> Exercise tasks:
A - According to the interview transcript, who got JI a job in a recording studio?
B - Reproduce the passage of the interview transcript word for word, beginning at the words "JI: Jessica is" and stopping after "voices like that.".

Source extract section start

JI: I was born on 2nd Place and Henry Street, down by the Battery Tunnel. When I was there it was called Red Hook Brooklyn, and now it’s called Cabo Hill. I just liked music, and at that time, wanted to get out of Brooklyn. It was either that or sports, and if you met me or see me on TV, you know sports wasn’t an option (laughs). So I got into music. I met a girl named Ellie Greenwich, she was a great songwriter, and she got me a job in a recording studio kind of cleaning up and stuff. I was able to watch, and from there I went to another studio. I had three studio jobs, sort of like custodial, sort of help out set things up, and then eventually this guy Roy Sacolo liked me and he put me in a studio, and I kind of got started at about 19.
Evan Reel, OK! Magazine:
ER: Hi, Jimmy, how are you?
JI: I’m cool.
ER: I’m sure you got a chance to meet Jennifer Lopez while you were working on Idol. What do you think about the possibility of her not returning, and do you think Idol might lose some of its (____) if it loses Jennifer?
JI: You know something, she’s incredible. I hope she does it again. I know nothing about this, fortunately, and on this particular show, it’s a decision that’s way below my paygrade, I just mentor the kids and do my thing. She’s wonderful and funny and beautiful and talented, so I hope they keep her.
Han Win, TVGuide.com:
HW: Hi, Jimmy. There’s been much said in the past two years about, “Oh, only a boy can win.” Can you say why you think this year it might be different, why Jessica really has a good chance of winning?
JI: Well, I’d like to go back and re-phrase what I said, meaning I’m low – what I said before on that call with OK! Magazine – is that I am low on the totem pole. I don’t get to make these decisions about the judges, that’s what I meant. I think I got it backwards in what I said. I’m low on that totem pole. I don’t make any of those decisions or calls on who are the judges and who isn’t. As a matter of fact, they don’t consult me on that whatsoever. Anyway, what was the question again?
HW: I was asking why in the past three seasons, many people have been saying only a boy can win, however, we now have a boy and girl in the finals, and they’re both very strong. Can you say why you think Jessica actually has a really good chance this year to win?
JI: Jessica is born with one of those gifts that you see very, very rarely. The tone of her voice, the range, her poise, she has every, every chance to win this thing. She can strike a chord in you with the right song, that no matter what you’re thinking before you hear that, you will vote for her. She can change your mind on a dime, because those voices don’t come around every day. That’s why there are so few people that sing like that in the industry today. I wish there were more, but there aren’t. There just aren’t voices like that.
Tiffany Wan, Wet Paint Entertainment:
TW: Thank you again for speaking with us this morning. My question for you is, there have been a lot of shocking eliminations over the course of Idol this year. Was there anyone in particular you were really shocked to see go home early?
JI: I had it pretty early on that Joshua, Jessica and Phillip had what it takes to be in the final three. I did not know who was going to proceed or not after Joshua got cut, but those three, I always knew would be, I felt personally they would be in the final three. I’m not surprised at the final two, but if it was Jessica and someone else, I wouldn’t have been surprised at that either.
Alex Gonzalez, La Prensa de Houston:
AG: Hi, Jimmy, how are you?
JI: Pretty good!

Source extract section end
Data section section start

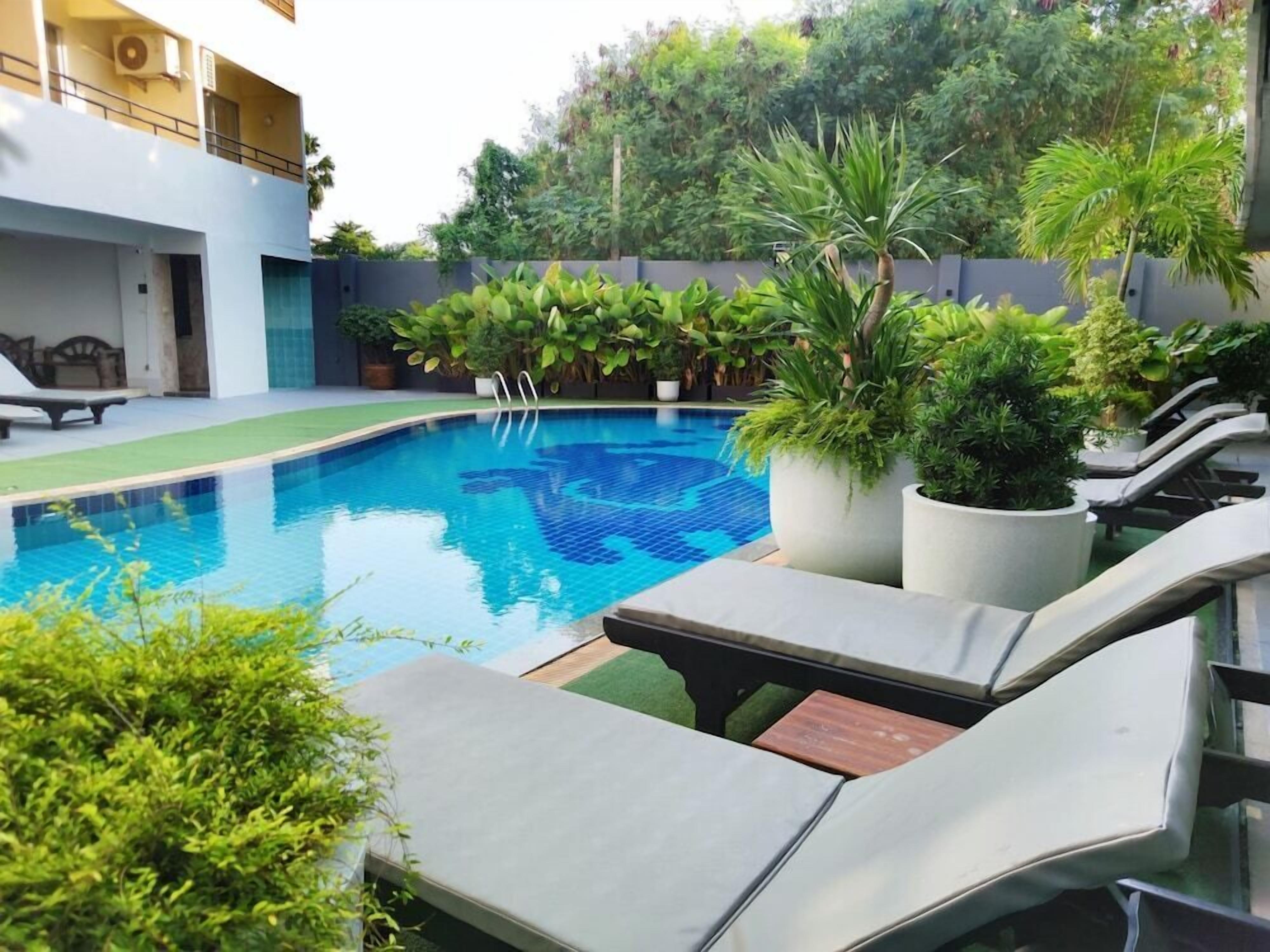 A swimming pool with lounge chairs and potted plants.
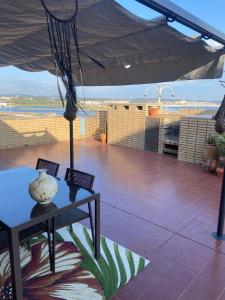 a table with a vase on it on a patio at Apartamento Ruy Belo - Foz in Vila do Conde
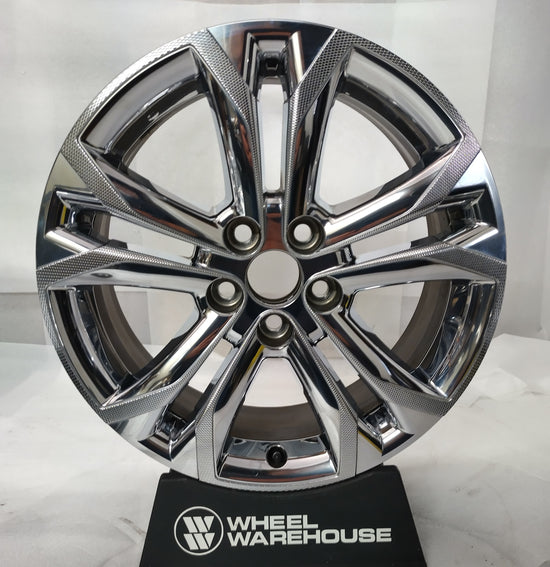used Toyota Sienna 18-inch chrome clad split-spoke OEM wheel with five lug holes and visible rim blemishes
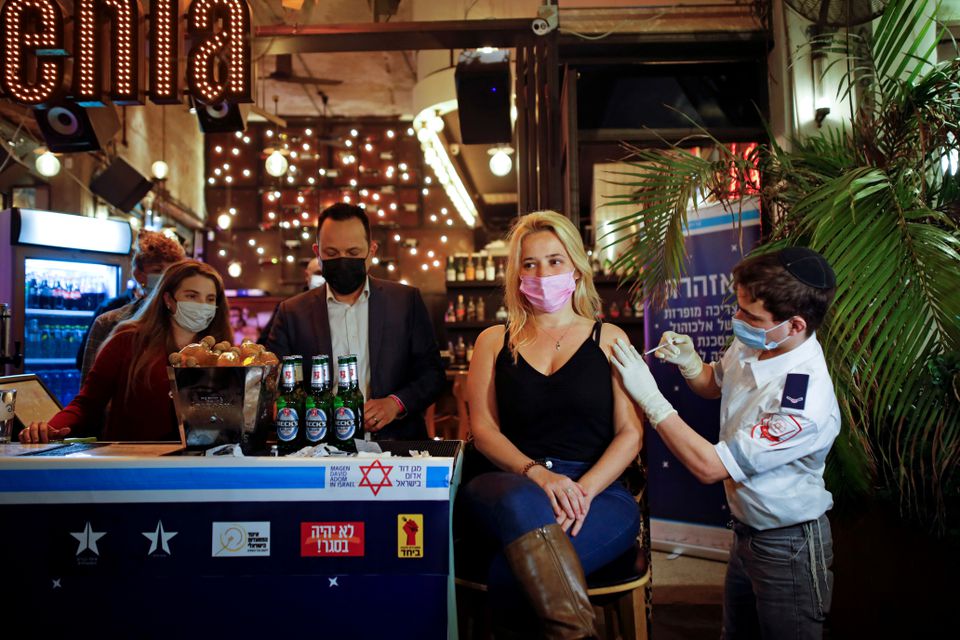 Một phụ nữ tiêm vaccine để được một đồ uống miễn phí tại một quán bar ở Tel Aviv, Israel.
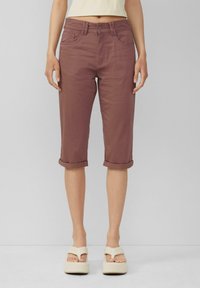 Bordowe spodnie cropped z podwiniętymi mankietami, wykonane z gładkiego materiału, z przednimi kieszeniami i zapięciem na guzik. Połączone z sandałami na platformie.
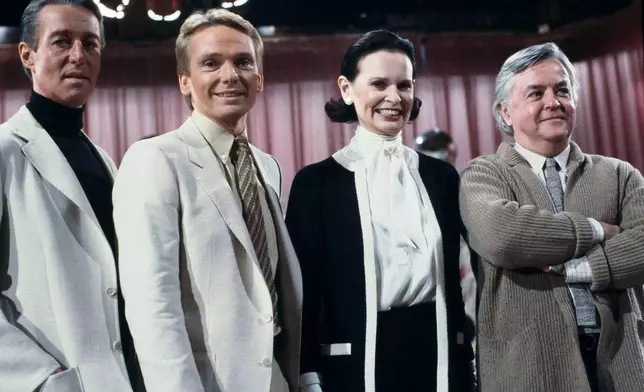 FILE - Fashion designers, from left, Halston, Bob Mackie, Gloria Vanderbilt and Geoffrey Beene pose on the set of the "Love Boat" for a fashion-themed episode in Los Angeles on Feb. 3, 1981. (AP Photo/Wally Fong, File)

Data section section end

> Answers below:
A - Ellie Greenwich

B -
JI: Jessica is born with one of those gifts that you see very, very rarely. The tone of her voice, the range, her poise, she has every, every chance to win this thing. She can strike a chord in you with the right song, that no matter what you’re thinking before you hear that, you will vote for her. She can change your mind on a dime, because those voices don’t come around every day. That’s why there are so few people that sing like that in the industry today. I wish there were more, but there aren’t. There just aren’t voices like that.